From the start, Eichler said, in 1947, buyers would talk to him about their problems.

“They had a peculiar effect on me. After that, there was always a personal relation,” Joe said. “I sensed then that buying a house was something special in their lives.”

Sharpe went on: “It was this, plus the fact that he was born in New York of immigrant Jewish parents, that led to his famous stand against racial discrimination in 1958, when he quit the Associated Home Builders.”

Summit
Here's Eichler's Summit (right), the high point on Russian Hill and a high point of his career. Eichler may have regretted his urban ventures. But did he regret the Summit?

And here’s another mistake Joe acknowledged that it seems he continued to make. Joe never did retire, but worked until his death in 1974. The homes he built in his later years are among the best-designed and most innovative of his career.

That mistake, he says, was working too hard. From now on, he said, he’d spend more time golfing, and would get more involved with politics.
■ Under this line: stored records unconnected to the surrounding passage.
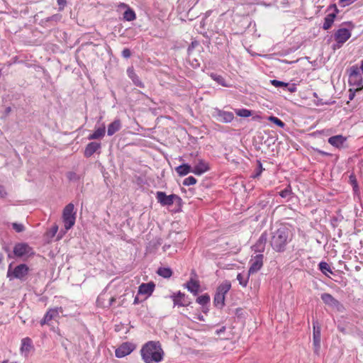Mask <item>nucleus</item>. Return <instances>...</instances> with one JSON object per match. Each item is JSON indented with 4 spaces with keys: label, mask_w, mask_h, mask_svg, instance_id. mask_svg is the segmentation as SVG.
I'll use <instances>...</instances> for the list:
<instances>
[{
    "label": "nucleus",
    "mask_w": 363,
    "mask_h": 363,
    "mask_svg": "<svg viewBox=\"0 0 363 363\" xmlns=\"http://www.w3.org/2000/svg\"><path fill=\"white\" fill-rule=\"evenodd\" d=\"M355 91H352V89H350V94H349V99L352 100L354 98L355 96Z\"/></svg>",
    "instance_id": "obj_54"
},
{
    "label": "nucleus",
    "mask_w": 363,
    "mask_h": 363,
    "mask_svg": "<svg viewBox=\"0 0 363 363\" xmlns=\"http://www.w3.org/2000/svg\"><path fill=\"white\" fill-rule=\"evenodd\" d=\"M157 202L163 206H170L174 203V199H179L177 194L167 195L164 191H157L156 193Z\"/></svg>",
    "instance_id": "obj_7"
},
{
    "label": "nucleus",
    "mask_w": 363,
    "mask_h": 363,
    "mask_svg": "<svg viewBox=\"0 0 363 363\" xmlns=\"http://www.w3.org/2000/svg\"><path fill=\"white\" fill-rule=\"evenodd\" d=\"M285 89H286L291 93L296 92L297 89L296 85L295 84H289V86L286 87Z\"/></svg>",
    "instance_id": "obj_50"
},
{
    "label": "nucleus",
    "mask_w": 363,
    "mask_h": 363,
    "mask_svg": "<svg viewBox=\"0 0 363 363\" xmlns=\"http://www.w3.org/2000/svg\"><path fill=\"white\" fill-rule=\"evenodd\" d=\"M57 230H58V226L57 225H54L50 230V236L52 238L54 237L56 233H57Z\"/></svg>",
    "instance_id": "obj_48"
},
{
    "label": "nucleus",
    "mask_w": 363,
    "mask_h": 363,
    "mask_svg": "<svg viewBox=\"0 0 363 363\" xmlns=\"http://www.w3.org/2000/svg\"><path fill=\"white\" fill-rule=\"evenodd\" d=\"M135 348L134 344L131 342H123L115 351L116 356L118 358L124 357L130 354Z\"/></svg>",
    "instance_id": "obj_10"
},
{
    "label": "nucleus",
    "mask_w": 363,
    "mask_h": 363,
    "mask_svg": "<svg viewBox=\"0 0 363 363\" xmlns=\"http://www.w3.org/2000/svg\"><path fill=\"white\" fill-rule=\"evenodd\" d=\"M210 169L208 164L202 159H199L198 163L194 167L192 173L201 175Z\"/></svg>",
    "instance_id": "obj_15"
},
{
    "label": "nucleus",
    "mask_w": 363,
    "mask_h": 363,
    "mask_svg": "<svg viewBox=\"0 0 363 363\" xmlns=\"http://www.w3.org/2000/svg\"><path fill=\"white\" fill-rule=\"evenodd\" d=\"M131 55V52L130 50L128 49V48H124L122 51V56L124 57V58H129Z\"/></svg>",
    "instance_id": "obj_47"
},
{
    "label": "nucleus",
    "mask_w": 363,
    "mask_h": 363,
    "mask_svg": "<svg viewBox=\"0 0 363 363\" xmlns=\"http://www.w3.org/2000/svg\"><path fill=\"white\" fill-rule=\"evenodd\" d=\"M258 164H259V169H260V170H259V172H257V173L256 174L255 177H258V176H259V175H260V174H261L262 169V164H261V162H260L259 161L258 162Z\"/></svg>",
    "instance_id": "obj_56"
},
{
    "label": "nucleus",
    "mask_w": 363,
    "mask_h": 363,
    "mask_svg": "<svg viewBox=\"0 0 363 363\" xmlns=\"http://www.w3.org/2000/svg\"><path fill=\"white\" fill-rule=\"evenodd\" d=\"M101 149V143L96 142H91L88 143L84 150V156L86 157H90L99 150Z\"/></svg>",
    "instance_id": "obj_17"
},
{
    "label": "nucleus",
    "mask_w": 363,
    "mask_h": 363,
    "mask_svg": "<svg viewBox=\"0 0 363 363\" xmlns=\"http://www.w3.org/2000/svg\"><path fill=\"white\" fill-rule=\"evenodd\" d=\"M359 69L363 72V60L362 61L361 67Z\"/></svg>",
    "instance_id": "obj_64"
},
{
    "label": "nucleus",
    "mask_w": 363,
    "mask_h": 363,
    "mask_svg": "<svg viewBox=\"0 0 363 363\" xmlns=\"http://www.w3.org/2000/svg\"><path fill=\"white\" fill-rule=\"evenodd\" d=\"M31 342H32V341L29 337L23 338L21 340V350L22 351H23V350L29 351L31 347Z\"/></svg>",
    "instance_id": "obj_35"
},
{
    "label": "nucleus",
    "mask_w": 363,
    "mask_h": 363,
    "mask_svg": "<svg viewBox=\"0 0 363 363\" xmlns=\"http://www.w3.org/2000/svg\"><path fill=\"white\" fill-rule=\"evenodd\" d=\"M350 183L352 186L354 191H359V186L356 179V176L354 174H351L349 177Z\"/></svg>",
    "instance_id": "obj_38"
},
{
    "label": "nucleus",
    "mask_w": 363,
    "mask_h": 363,
    "mask_svg": "<svg viewBox=\"0 0 363 363\" xmlns=\"http://www.w3.org/2000/svg\"><path fill=\"white\" fill-rule=\"evenodd\" d=\"M141 357L145 363H159L163 359L164 351L158 341H149L141 350Z\"/></svg>",
    "instance_id": "obj_1"
},
{
    "label": "nucleus",
    "mask_w": 363,
    "mask_h": 363,
    "mask_svg": "<svg viewBox=\"0 0 363 363\" xmlns=\"http://www.w3.org/2000/svg\"><path fill=\"white\" fill-rule=\"evenodd\" d=\"M210 296L208 294H203L196 298V302L201 305L205 306L210 302Z\"/></svg>",
    "instance_id": "obj_34"
},
{
    "label": "nucleus",
    "mask_w": 363,
    "mask_h": 363,
    "mask_svg": "<svg viewBox=\"0 0 363 363\" xmlns=\"http://www.w3.org/2000/svg\"><path fill=\"white\" fill-rule=\"evenodd\" d=\"M104 296H105V294H101L96 300L97 304L101 307H106V305L103 302L104 300Z\"/></svg>",
    "instance_id": "obj_46"
},
{
    "label": "nucleus",
    "mask_w": 363,
    "mask_h": 363,
    "mask_svg": "<svg viewBox=\"0 0 363 363\" xmlns=\"http://www.w3.org/2000/svg\"><path fill=\"white\" fill-rule=\"evenodd\" d=\"M104 296H105V294H101L96 300L97 304L101 307H106V305L103 302L104 300Z\"/></svg>",
    "instance_id": "obj_45"
},
{
    "label": "nucleus",
    "mask_w": 363,
    "mask_h": 363,
    "mask_svg": "<svg viewBox=\"0 0 363 363\" xmlns=\"http://www.w3.org/2000/svg\"><path fill=\"white\" fill-rule=\"evenodd\" d=\"M7 193L5 190L4 186L0 185V198H4L6 196Z\"/></svg>",
    "instance_id": "obj_52"
},
{
    "label": "nucleus",
    "mask_w": 363,
    "mask_h": 363,
    "mask_svg": "<svg viewBox=\"0 0 363 363\" xmlns=\"http://www.w3.org/2000/svg\"><path fill=\"white\" fill-rule=\"evenodd\" d=\"M321 299L323 303L330 307L336 308L337 311H341L343 308L342 305L339 301L335 298L331 294L324 293L321 294Z\"/></svg>",
    "instance_id": "obj_12"
},
{
    "label": "nucleus",
    "mask_w": 363,
    "mask_h": 363,
    "mask_svg": "<svg viewBox=\"0 0 363 363\" xmlns=\"http://www.w3.org/2000/svg\"><path fill=\"white\" fill-rule=\"evenodd\" d=\"M267 241V234L266 232L263 233L259 238L257 242L252 246V249L255 252H262L264 250L265 245Z\"/></svg>",
    "instance_id": "obj_16"
},
{
    "label": "nucleus",
    "mask_w": 363,
    "mask_h": 363,
    "mask_svg": "<svg viewBox=\"0 0 363 363\" xmlns=\"http://www.w3.org/2000/svg\"><path fill=\"white\" fill-rule=\"evenodd\" d=\"M231 288V284L229 281H224L222 284H220L216 289V293L225 296V294L229 291Z\"/></svg>",
    "instance_id": "obj_25"
},
{
    "label": "nucleus",
    "mask_w": 363,
    "mask_h": 363,
    "mask_svg": "<svg viewBox=\"0 0 363 363\" xmlns=\"http://www.w3.org/2000/svg\"><path fill=\"white\" fill-rule=\"evenodd\" d=\"M213 303L215 306L219 308H222L225 305V296H223V295L216 293L213 299Z\"/></svg>",
    "instance_id": "obj_26"
},
{
    "label": "nucleus",
    "mask_w": 363,
    "mask_h": 363,
    "mask_svg": "<svg viewBox=\"0 0 363 363\" xmlns=\"http://www.w3.org/2000/svg\"><path fill=\"white\" fill-rule=\"evenodd\" d=\"M29 272V267L26 264H20L15 267L13 269L12 268V264H10L8 267L7 278L9 279L10 281L13 279H18L21 281H25L26 279L27 275Z\"/></svg>",
    "instance_id": "obj_3"
},
{
    "label": "nucleus",
    "mask_w": 363,
    "mask_h": 363,
    "mask_svg": "<svg viewBox=\"0 0 363 363\" xmlns=\"http://www.w3.org/2000/svg\"><path fill=\"white\" fill-rule=\"evenodd\" d=\"M199 45V42L196 40L192 41L187 48L188 55H190L194 49Z\"/></svg>",
    "instance_id": "obj_44"
},
{
    "label": "nucleus",
    "mask_w": 363,
    "mask_h": 363,
    "mask_svg": "<svg viewBox=\"0 0 363 363\" xmlns=\"http://www.w3.org/2000/svg\"><path fill=\"white\" fill-rule=\"evenodd\" d=\"M236 114L240 117H249L251 116V111L246 108L238 109L235 111Z\"/></svg>",
    "instance_id": "obj_39"
},
{
    "label": "nucleus",
    "mask_w": 363,
    "mask_h": 363,
    "mask_svg": "<svg viewBox=\"0 0 363 363\" xmlns=\"http://www.w3.org/2000/svg\"><path fill=\"white\" fill-rule=\"evenodd\" d=\"M347 138L342 135H337L329 138L328 143L335 147L340 148L343 146Z\"/></svg>",
    "instance_id": "obj_19"
},
{
    "label": "nucleus",
    "mask_w": 363,
    "mask_h": 363,
    "mask_svg": "<svg viewBox=\"0 0 363 363\" xmlns=\"http://www.w3.org/2000/svg\"><path fill=\"white\" fill-rule=\"evenodd\" d=\"M213 116L219 122L228 123L234 119L233 112L225 111L219 108H215Z\"/></svg>",
    "instance_id": "obj_8"
},
{
    "label": "nucleus",
    "mask_w": 363,
    "mask_h": 363,
    "mask_svg": "<svg viewBox=\"0 0 363 363\" xmlns=\"http://www.w3.org/2000/svg\"><path fill=\"white\" fill-rule=\"evenodd\" d=\"M250 275L251 274H249V272L246 275L243 274L242 273H239L237 275V280L242 287H246Z\"/></svg>",
    "instance_id": "obj_29"
},
{
    "label": "nucleus",
    "mask_w": 363,
    "mask_h": 363,
    "mask_svg": "<svg viewBox=\"0 0 363 363\" xmlns=\"http://www.w3.org/2000/svg\"><path fill=\"white\" fill-rule=\"evenodd\" d=\"M127 74L128 77L132 79L133 84L138 87H144L143 83L139 79L138 76L135 74L133 67H129L127 69Z\"/></svg>",
    "instance_id": "obj_22"
},
{
    "label": "nucleus",
    "mask_w": 363,
    "mask_h": 363,
    "mask_svg": "<svg viewBox=\"0 0 363 363\" xmlns=\"http://www.w3.org/2000/svg\"><path fill=\"white\" fill-rule=\"evenodd\" d=\"M12 226L17 233H21L25 230L24 225L21 223H13Z\"/></svg>",
    "instance_id": "obj_43"
},
{
    "label": "nucleus",
    "mask_w": 363,
    "mask_h": 363,
    "mask_svg": "<svg viewBox=\"0 0 363 363\" xmlns=\"http://www.w3.org/2000/svg\"><path fill=\"white\" fill-rule=\"evenodd\" d=\"M353 3V0H339V4H342V6L345 7Z\"/></svg>",
    "instance_id": "obj_51"
},
{
    "label": "nucleus",
    "mask_w": 363,
    "mask_h": 363,
    "mask_svg": "<svg viewBox=\"0 0 363 363\" xmlns=\"http://www.w3.org/2000/svg\"><path fill=\"white\" fill-rule=\"evenodd\" d=\"M174 303V306H187L190 304V301L186 299V296L184 293L178 291L174 293L170 296Z\"/></svg>",
    "instance_id": "obj_14"
},
{
    "label": "nucleus",
    "mask_w": 363,
    "mask_h": 363,
    "mask_svg": "<svg viewBox=\"0 0 363 363\" xmlns=\"http://www.w3.org/2000/svg\"><path fill=\"white\" fill-rule=\"evenodd\" d=\"M196 182H197V180L195 177L190 176V177H188L187 178H186L183 181V185H184V186L194 185L196 183Z\"/></svg>",
    "instance_id": "obj_41"
},
{
    "label": "nucleus",
    "mask_w": 363,
    "mask_h": 363,
    "mask_svg": "<svg viewBox=\"0 0 363 363\" xmlns=\"http://www.w3.org/2000/svg\"><path fill=\"white\" fill-rule=\"evenodd\" d=\"M270 83L275 87H281L285 89L286 87L289 86V83L284 82L277 79H272L270 80Z\"/></svg>",
    "instance_id": "obj_40"
},
{
    "label": "nucleus",
    "mask_w": 363,
    "mask_h": 363,
    "mask_svg": "<svg viewBox=\"0 0 363 363\" xmlns=\"http://www.w3.org/2000/svg\"><path fill=\"white\" fill-rule=\"evenodd\" d=\"M338 13H339V9L337 8H335V10H333V12H332L330 14H335V18L336 16Z\"/></svg>",
    "instance_id": "obj_58"
},
{
    "label": "nucleus",
    "mask_w": 363,
    "mask_h": 363,
    "mask_svg": "<svg viewBox=\"0 0 363 363\" xmlns=\"http://www.w3.org/2000/svg\"><path fill=\"white\" fill-rule=\"evenodd\" d=\"M351 37V32L347 28H339L334 34L335 41L342 45Z\"/></svg>",
    "instance_id": "obj_13"
},
{
    "label": "nucleus",
    "mask_w": 363,
    "mask_h": 363,
    "mask_svg": "<svg viewBox=\"0 0 363 363\" xmlns=\"http://www.w3.org/2000/svg\"><path fill=\"white\" fill-rule=\"evenodd\" d=\"M211 77L216 81L218 84L222 85L223 86H228V85L225 84V79L221 76L218 75L217 74L211 73Z\"/></svg>",
    "instance_id": "obj_36"
},
{
    "label": "nucleus",
    "mask_w": 363,
    "mask_h": 363,
    "mask_svg": "<svg viewBox=\"0 0 363 363\" xmlns=\"http://www.w3.org/2000/svg\"><path fill=\"white\" fill-rule=\"evenodd\" d=\"M136 18V15L135 11L130 9V7H128V9L125 11L123 13V19L127 21H132Z\"/></svg>",
    "instance_id": "obj_30"
},
{
    "label": "nucleus",
    "mask_w": 363,
    "mask_h": 363,
    "mask_svg": "<svg viewBox=\"0 0 363 363\" xmlns=\"http://www.w3.org/2000/svg\"><path fill=\"white\" fill-rule=\"evenodd\" d=\"M349 82L351 84L359 86L356 91H359L363 89L362 77L360 72V69L357 66H352L350 69Z\"/></svg>",
    "instance_id": "obj_5"
},
{
    "label": "nucleus",
    "mask_w": 363,
    "mask_h": 363,
    "mask_svg": "<svg viewBox=\"0 0 363 363\" xmlns=\"http://www.w3.org/2000/svg\"><path fill=\"white\" fill-rule=\"evenodd\" d=\"M319 154L322 155H330V154L328 153V152H325L323 150H318V151Z\"/></svg>",
    "instance_id": "obj_59"
},
{
    "label": "nucleus",
    "mask_w": 363,
    "mask_h": 363,
    "mask_svg": "<svg viewBox=\"0 0 363 363\" xmlns=\"http://www.w3.org/2000/svg\"><path fill=\"white\" fill-rule=\"evenodd\" d=\"M157 274L160 277L167 279L172 275V271L169 267H160L157 269Z\"/></svg>",
    "instance_id": "obj_31"
},
{
    "label": "nucleus",
    "mask_w": 363,
    "mask_h": 363,
    "mask_svg": "<svg viewBox=\"0 0 363 363\" xmlns=\"http://www.w3.org/2000/svg\"><path fill=\"white\" fill-rule=\"evenodd\" d=\"M118 7H119V8H122V9H128V7H129V6H128V5H127V4H125V3H121V4L118 5Z\"/></svg>",
    "instance_id": "obj_57"
},
{
    "label": "nucleus",
    "mask_w": 363,
    "mask_h": 363,
    "mask_svg": "<svg viewBox=\"0 0 363 363\" xmlns=\"http://www.w3.org/2000/svg\"><path fill=\"white\" fill-rule=\"evenodd\" d=\"M74 204L69 203L67 204L62 213V220L65 225V228L68 230L72 228L76 220V213L74 212Z\"/></svg>",
    "instance_id": "obj_4"
},
{
    "label": "nucleus",
    "mask_w": 363,
    "mask_h": 363,
    "mask_svg": "<svg viewBox=\"0 0 363 363\" xmlns=\"http://www.w3.org/2000/svg\"><path fill=\"white\" fill-rule=\"evenodd\" d=\"M155 284L153 282L143 283L138 288V294L150 296L153 292Z\"/></svg>",
    "instance_id": "obj_18"
},
{
    "label": "nucleus",
    "mask_w": 363,
    "mask_h": 363,
    "mask_svg": "<svg viewBox=\"0 0 363 363\" xmlns=\"http://www.w3.org/2000/svg\"><path fill=\"white\" fill-rule=\"evenodd\" d=\"M292 236L290 230L285 227H281L272 233L270 245L277 252H283L286 249V245L291 241Z\"/></svg>",
    "instance_id": "obj_2"
},
{
    "label": "nucleus",
    "mask_w": 363,
    "mask_h": 363,
    "mask_svg": "<svg viewBox=\"0 0 363 363\" xmlns=\"http://www.w3.org/2000/svg\"><path fill=\"white\" fill-rule=\"evenodd\" d=\"M335 8H337V6H336V4H330V5L328 6V8L327 11L335 10Z\"/></svg>",
    "instance_id": "obj_55"
},
{
    "label": "nucleus",
    "mask_w": 363,
    "mask_h": 363,
    "mask_svg": "<svg viewBox=\"0 0 363 363\" xmlns=\"http://www.w3.org/2000/svg\"><path fill=\"white\" fill-rule=\"evenodd\" d=\"M66 177L69 182H77L82 178V175L78 174L76 172H72V171L68 172L66 174Z\"/></svg>",
    "instance_id": "obj_33"
},
{
    "label": "nucleus",
    "mask_w": 363,
    "mask_h": 363,
    "mask_svg": "<svg viewBox=\"0 0 363 363\" xmlns=\"http://www.w3.org/2000/svg\"><path fill=\"white\" fill-rule=\"evenodd\" d=\"M292 194L291 189L290 186H288L284 190L279 192L280 196L282 198H286Z\"/></svg>",
    "instance_id": "obj_42"
},
{
    "label": "nucleus",
    "mask_w": 363,
    "mask_h": 363,
    "mask_svg": "<svg viewBox=\"0 0 363 363\" xmlns=\"http://www.w3.org/2000/svg\"><path fill=\"white\" fill-rule=\"evenodd\" d=\"M335 20V14H328L324 18V23L323 28L324 30H328L331 28Z\"/></svg>",
    "instance_id": "obj_27"
},
{
    "label": "nucleus",
    "mask_w": 363,
    "mask_h": 363,
    "mask_svg": "<svg viewBox=\"0 0 363 363\" xmlns=\"http://www.w3.org/2000/svg\"><path fill=\"white\" fill-rule=\"evenodd\" d=\"M319 269L321 271V272L323 274H324L325 275L328 276V274L330 273V274H333V271L332 269H330V265L325 262H320L319 263Z\"/></svg>",
    "instance_id": "obj_32"
},
{
    "label": "nucleus",
    "mask_w": 363,
    "mask_h": 363,
    "mask_svg": "<svg viewBox=\"0 0 363 363\" xmlns=\"http://www.w3.org/2000/svg\"><path fill=\"white\" fill-rule=\"evenodd\" d=\"M175 170L179 176L183 177L192 172L193 168L189 164H182L176 167Z\"/></svg>",
    "instance_id": "obj_23"
},
{
    "label": "nucleus",
    "mask_w": 363,
    "mask_h": 363,
    "mask_svg": "<svg viewBox=\"0 0 363 363\" xmlns=\"http://www.w3.org/2000/svg\"><path fill=\"white\" fill-rule=\"evenodd\" d=\"M105 135V127L99 128L88 137L89 140H96L102 138Z\"/></svg>",
    "instance_id": "obj_28"
},
{
    "label": "nucleus",
    "mask_w": 363,
    "mask_h": 363,
    "mask_svg": "<svg viewBox=\"0 0 363 363\" xmlns=\"http://www.w3.org/2000/svg\"><path fill=\"white\" fill-rule=\"evenodd\" d=\"M225 328L223 327L222 328H220L219 330L217 331V333H222V332L225 331Z\"/></svg>",
    "instance_id": "obj_62"
},
{
    "label": "nucleus",
    "mask_w": 363,
    "mask_h": 363,
    "mask_svg": "<svg viewBox=\"0 0 363 363\" xmlns=\"http://www.w3.org/2000/svg\"><path fill=\"white\" fill-rule=\"evenodd\" d=\"M263 258L262 254H258L253 257L250 261V267L249 268V274H252L257 272L263 266Z\"/></svg>",
    "instance_id": "obj_11"
},
{
    "label": "nucleus",
    "mask_w": 363,
    "mask_h": 363,
    "mask_svg": "<svg viewBox=\"0 0 363 363\" xmlns=\"http://www.w3.org/2000/svg\"><path fill=\"white\" fill-rule=\"evenodd\" d=\"M182 201V199L179 197V199H174V202L177 203H181Z\"/></svg>",
    "instance_id": "obj_61"
},
{
    "label": "nucleus",
    "mask_w": 363,
    "mask_h": 363,
    "mask_svg": "<svg viewBox=\"0 0 363 363\" xmlns=\"http://www.w3.org/2000/svg\"><path fill=\"white\" fill-rule=\"evenodd\" d=\"M13 252L14 255L17 257H22L23 256L30 257L34 255L33 248L26 242L16 244Z\"/></svg>",
    "instance_id": "obj_6"
},
{
    "label": "nucleus",
    "mask_w": 363,
    "mask_h": 363,
    "mask_svg": "<svg viewBox=\"0 0 363 363\" xmlns=\"http://www.w3.org/2000/svg\"><path fill=\"white\" fill-rule=\"evenodd\" d=\"M11 107H7L6 108V114H9L11 112Z\"/></svg>",
    "instance_id": "obj_60"
},
{
    "label": "nucleus",
    "mask_w": 363,
    "mask_h": 363,
    "mask_svg": "<svg viewBox=\"0 0 363 363\" xmlns=\"http://www.w3.org/2000/svg\"><path fill=\"white\" fill-rule=\"evenodd\" d=\"M138 303V298L137 297H135V299H134L133 303L134 304H137Z\"/></svg>",
    "instance_id": "obj_63"
},
{
    "label": "nucleus",
    "mask_w": 363,
    "mask_h": 363,
    "mask_svg": "<svg viewBox=\"0 0 363 363\" xmlns=\"http://www.w3.org/2000/svg\"><path fill=\"white\" fill-rule=\"evenodd\" d=\"M268 121L274 123L275 125H277V126H279L281 128H284L285 127V123L281 120H280L279 118H278L276 116H270L268 118Z\"/></svg>",
    "instance_id": "obj_37"
},
{
    "label": "nucleus",
    "mask_w": 363,
    "mask_h": 363,
    "mask_svg": "<svg viewBox=\"0 0 363 363\" xmlns=\"http://www.w3.org/2000/svg\"><path fill=\"white\" fill-rule=\"evenodd\" d=\"M116 301V298L114 297H111L109 298V301H108V303L107 305H106V307H110L111 306L113 305V303Z\"/></svg>",
    "instance_id": "obj_53"
},
{
    "label": "nucleus",
    "mask_w": 363,
    "mask_h": 363,
    "mask_svg": "<svg viewBox=\"0 0 363 363\" xmlns=\"http://www.w3.org/2000/svg\"><path fill=\"white\" fill-rule=\"evenodd\" d=\"M121 127L120 120H115L111 123H110L108 126L107 134L109 136L113 135L117 131L120 130Z\"/></svg>",
    "instance_id": "obj_24"
},
{
    "label": "nucleus",
    "mask_w": 363,
    "mask_h": 363,
    "mask_svg": "<svg viewBox=\"0 0 363 363\" xmlns=\"http://www.w3.org/2000/svg\"><path fill=\"white\" fill-rule=\"evenodd\" d=\"M59 315L58 308H51L47 311L44 318L40 320L42 325L49 324L50 321Z\"/></svg>",
    "instance_id": "obj_20"
},
{
    "label": "nucleus",
    "mask_w": 363,
    "mask_h": 363,
    "mask_svg": "<svg viewBox=\"0 0 363 363\" xmlns=\"http://www.w3.org/2000/svg\"><path fill=\"white\" fill-rule=\"evenodd\" d=\"M59 10L62 11L67 4V0H57Z\"/></svg>",
    "instance_id": "obj_49"
},
{
    "label": "nucleus",
    "mask_w": 363,
    "mask_h": 363,
    "mask_svg": "<svg viewBox=\"0 0 363 363\" xmlns=\"http://www.w3.org/2000/svg\"><path fill=\"white\" fill-rule=\"evenodd\" d=\"M313 345L314 353L317 355L320 353V340H321V332L320 327L318 323H313Z\"/></svg>",
    "instance_id": "obj_9"
},
{
    "label": "nucleus",
    "mask_w": 363,
    "mask_h": 363,
    "mask_svg": "<svg viewBox=\"0 0 363 363\" xmlns=\"http://www.w3.org/2000/svg\"><path fill=\"white\" fill-rule=\"evenodd\" d=\"M186 287L187 288L188 291L196 296L199 294L201 286L199 281L191 279L189 281L186 282Z\"/></svg>",
    "instance_id": "obj_21"
}]
</instances>
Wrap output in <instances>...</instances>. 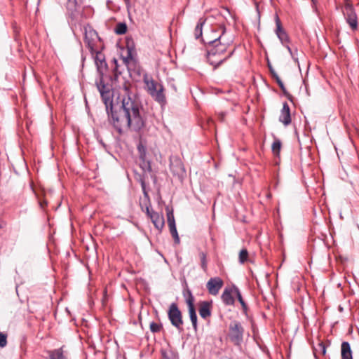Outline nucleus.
I'll return each instance as SVG.
<instances>
[{
    "mask_svg": "<svg viewBox=\"0 0 359 359\" xmlns=\"http://www.w3.org/2000/svg\"><path fill=\"white\" fill-rule=\"evenodd\" d=\"M100 95L106 107L109 121L118 133L128 128L139 131L144 126L142 104L130 92L128 85L125 84L120 90L116 100H111L110 90L101 92Z\"/></svg>",
    "mask_w": 359,
    "mask_h": 359,
    "instance_id": "obj_1",
    "label": "nucleus"
},
{
    "mask_svg": "<svg viewBox=\"0 0 359 359\" xmlns=\"http://www.w3.org/2000/svg\"><path fill=\"white\" fill-rule=\"evenodd\" d=\"M219 30L220 31V34L218 35V36H217L215 39L212 40H208L207 41H205V43L208 44H212L213 46V48L209 50L208 54L210 64L214 65L215 67H218L221 63H222L224 60L229 58L233 53V51H231L228 54V55L220 59L217 62L212 60V57H215L217 55H222L226 51L227 48L232 42L231 40L226 39V29L224 25H220L219 27Z\"/></svg>",
    "mask_w": 359,
    "mask_h": 359,
    "instance_id": "obj_2",
    "label": "nucleus"
},
{
    "mask_svg": "<svg viewBox=\"0 0 359 359\" xmlns=\"http://www.w3.org/2000/svg\"><path fill=\"white\" fill-rule=\"evenodd\" d=\"M143 81L145 84V88L148 93L161 104H164L166 102L165 96L164 94V87L163 85L156 81L151 76L144 74L143 76Z\"/></svg>",
    "mask_w": 359,
    "mask_h": 359,
    "instance_id": "obj_3",
    "label": "nucleus"
},
{
    "mask_svg": "<svg viewBox=\"0 0 359 359\" xmlns=\"http://www.w3.org/2000/svg\"><path fill=\"white\" fill-rule=\"evenodd\" d=\"M342 13L346 23L349 25L352 31L358 29V16L351 2L346 0L342 8Z\"/></svg>",
    "mask_w": 359,
    "mask_h": 359,
    "instance_id": "obj_4",
    "label": "nucleus"
},
{
    "mask_svg": "<svg viewBox=\"0 0 359 359\" xmlns=\"http://www.w3.org/2000/svg\"><path fill=\"white\" fill-rule=\"evenodd\" d=\"M244 329L241 323L233 320L229 325V337L236 345H240L243 339Z\"/></svg>",
    "mask_w": 359,
    "mask_h": 359,
    "instance_id": "obj_5",
    "label": "nucleus"
},
{
    "mask_svg": "<svg viewBox=\"0 0 359 359\" xmlns=\"http://www.w3.org/2000/svg\"><path fill=\"white\" fill-rule=\"evenodd\" d=\"M168 316L171 324L178 330H182V315L176 303L170 305Z\"/></svg>",
    "mask_w": 359,
    "mask_h": 359,
    "instance_id": "obj_6",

He had campaigned for Adlai Stevenson and Pierre Salinger and been much with the Democratic Party.

“Strangely too, for a land developer, he is passionately interested in conservation problems,” Sharpe wrote.

Though Ned, a self-avowed intellectual, has said that his dad never was an intellectual – well, maybe that was about to change.

“I have been giving some thought to doing some lecturing, maybe even writing,” Eichler said. “Would anyone be interested in a book of my life, do you think?”